L'Espagne
découvre l'intolérance
Le 6 juin 1391, à Séville, deux synagogues sont converties en églises.
L'affaire s'accompagne de nombreux meurtres et de rapines contre la communauté juive de
la ville. Les violences s'étendent très vite à Tolède, Valence,...
Les rois de la péninsule tentent de s'opposer aux mouvements populaires. Ils sanctionnent
lourdement les fauteurs de troubles mais rien n'y fait.
Deux mois plus tard, le 5 août, à Barcelone, les émeutes atteignent leur paroxysme. Des
marins castillans, qui avaient déjà pris part aux émeutes de Séville et Valence,
mettent le feu au quartier juif et tuent une centaine d'habitants. Les survivants se
réfugient dans le château royal voisin de leur quartier.
Plusieurs responsables des violences sont arrêtés, ce qui a l'effet de déclencher une
émeute populaire. Le château royal est assiégé et ses archives brûlent. Le tocsin
sonne. Les juifs sont extraits de leur refuge et contraints au baptême. 300 s'y refusent
et sont exécutés.
L'Espagne catholique découvre l'intolérance et la haine alors même qu'elle triomphe des
envahisseurs musulmans qui ont conquis la péninsule 700 ans plus tôt.
Le temps est loin (1150) où Alphonse VII de Castille se proclamait «roi des trois
religions» (christianisme, islam et judaïsme). Il était alors habituel que les
armées cessent de combattre du jeudi soir au lundi matin pour respecter les jours de
repos des uns et des autres!
A mesure que les rois chrétiens d'Espagne repoussent les musulmans et conquis de
nouvelles terres, les habitants musulmans ou juifs sont invités à se convertir.
Après les malheurs du XIVe siècle (Grande Peste, guerre de Cent Ans et autres guerres,
Grand Schisme de l'Église catholique), les esprits sont troublés dans la péninsule comme
dans le reste de l'Europe occidentale.
Limpieza de la sangre
Le peuple des villes s'échauffe contre les juifs, nombreux dans toutes les villes, et
surtout contre les conversos, musulmans ou juifs convertis au catholicisme et que
l'on soupçonne non sans raison d'être restés fidèles à leur première croyance.
Dans ce pays où se sont établis une diversité prodigieuse de
peuples (Ibères, Celtes, Basques, Grecs, Carthaginois, Latins, Juifs,
Germains, Berbères, Arabes, Gitans,...), on commence à exalter la «limpieza
de la sangre» (la pureté du sang) et l'on s'en prend violemment
aux faux convertis soupçonnés de corrompre la foi.
Les conversos juifs sont surnommés de façon
méprisante marranes (d'un mot arabe qui signifie impur et en est venu
à désigner les porcs).
En 1478, les souverains espagnols importent le tribunal de l'Inquisition pour s'assurer de
la sincérité des marranes.

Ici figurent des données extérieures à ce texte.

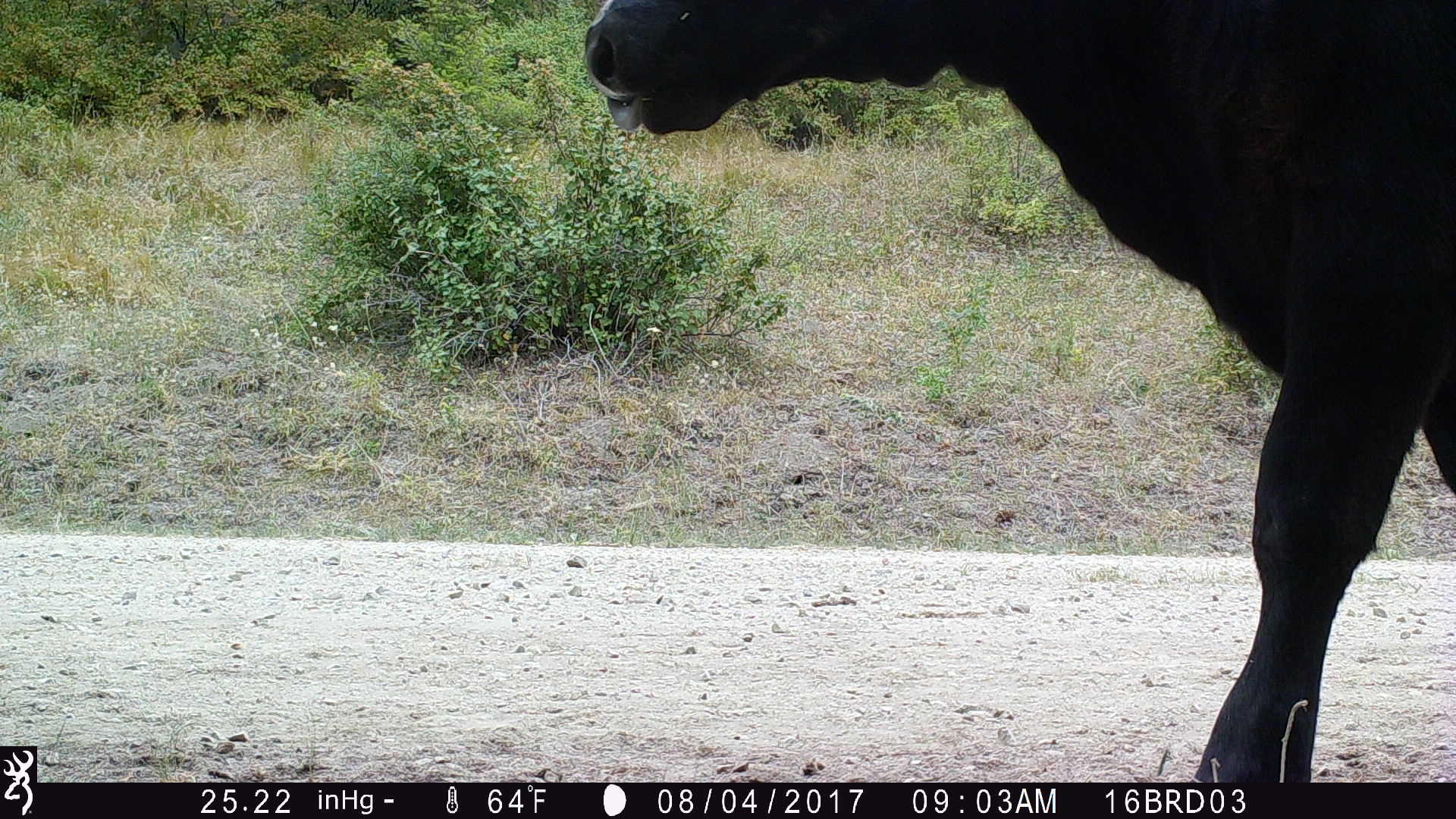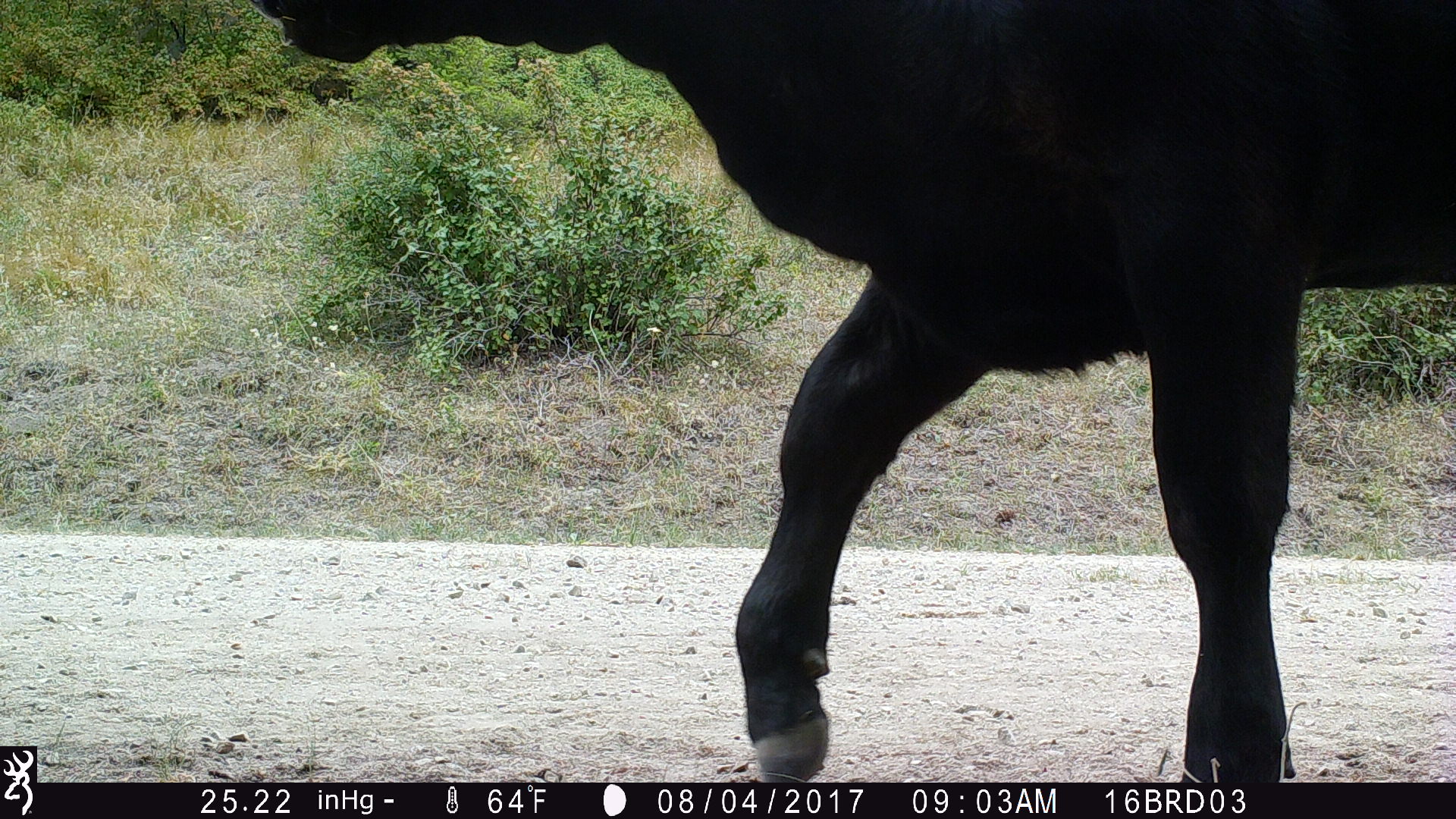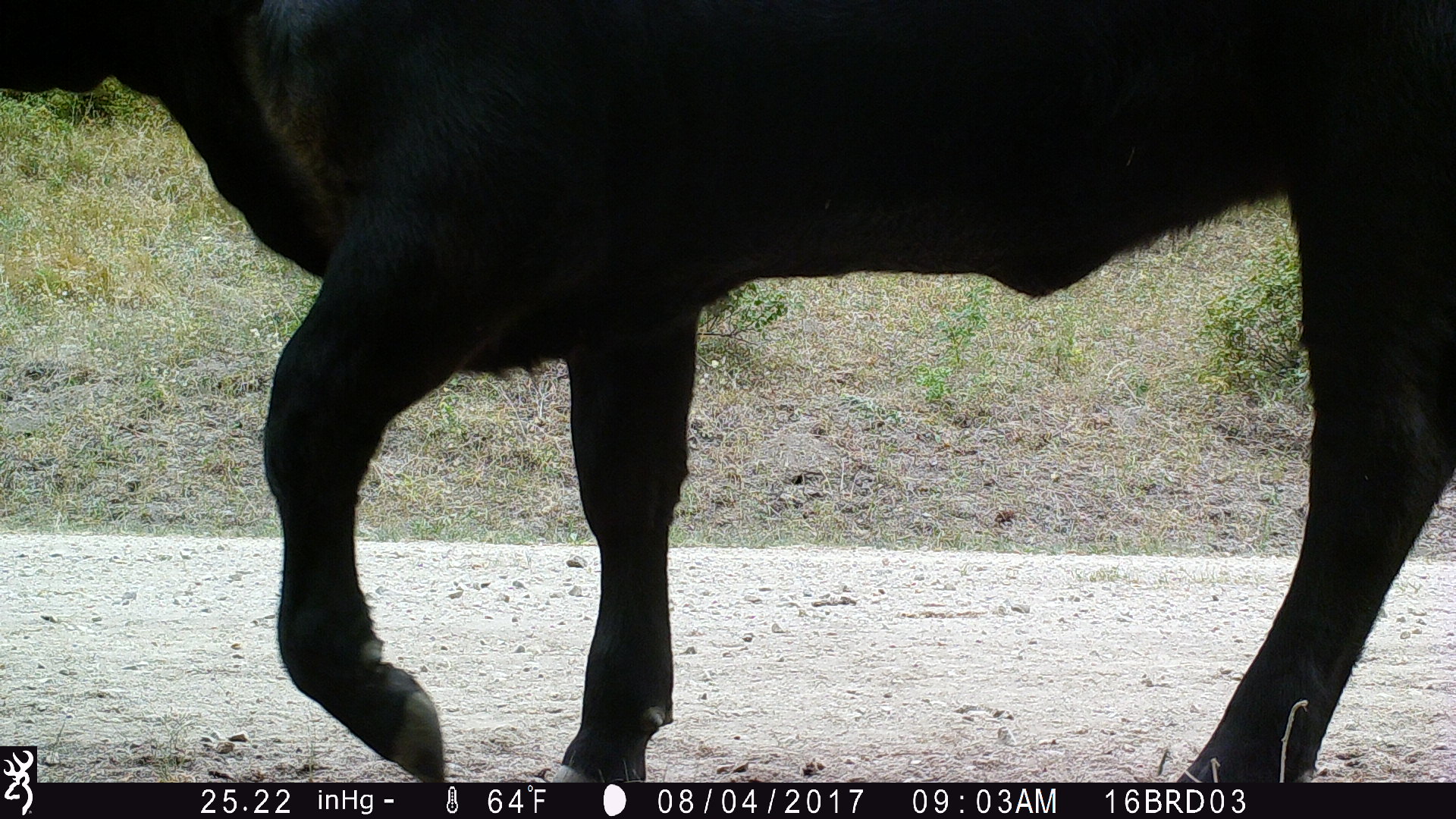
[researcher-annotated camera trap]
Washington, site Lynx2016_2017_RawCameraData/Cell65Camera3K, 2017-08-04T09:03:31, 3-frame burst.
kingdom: Animalia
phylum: Chordata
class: Mammalia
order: Artiodactyla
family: Bovidae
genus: Bos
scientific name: Bos taurus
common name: domestic cattle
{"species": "domestic cattle (Bos taurus)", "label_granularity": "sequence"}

Ceux qui refusent d'abjurer sont brûlés. Ceux qui
se rallient pleinement à la foi catholique sont épargnés.
Sur la peinture ci-contre, qui date du XVe siècle, on reconnaît des marranes
voués aux flammes et d'autres qui, ayant accepté de se convertir, ont été coiffés
d'un chapeau conique en signe de reconnaissance.
Les juifs restés fidèles à leur foi sont purement et simplement expulsés l'année
même de la découverte de l'Amérique, en 1492.
De
l'antijudaïsme à l'antisémitisme
En quittant le Moyen Âge et en entrant dans la Renaissance, l'Espagne passe
insensiblement de l'antijudaïsme médiéval à l'antisémitisme
moderne. Elle ouvre la voie aux horreurs du XXe siècle européen.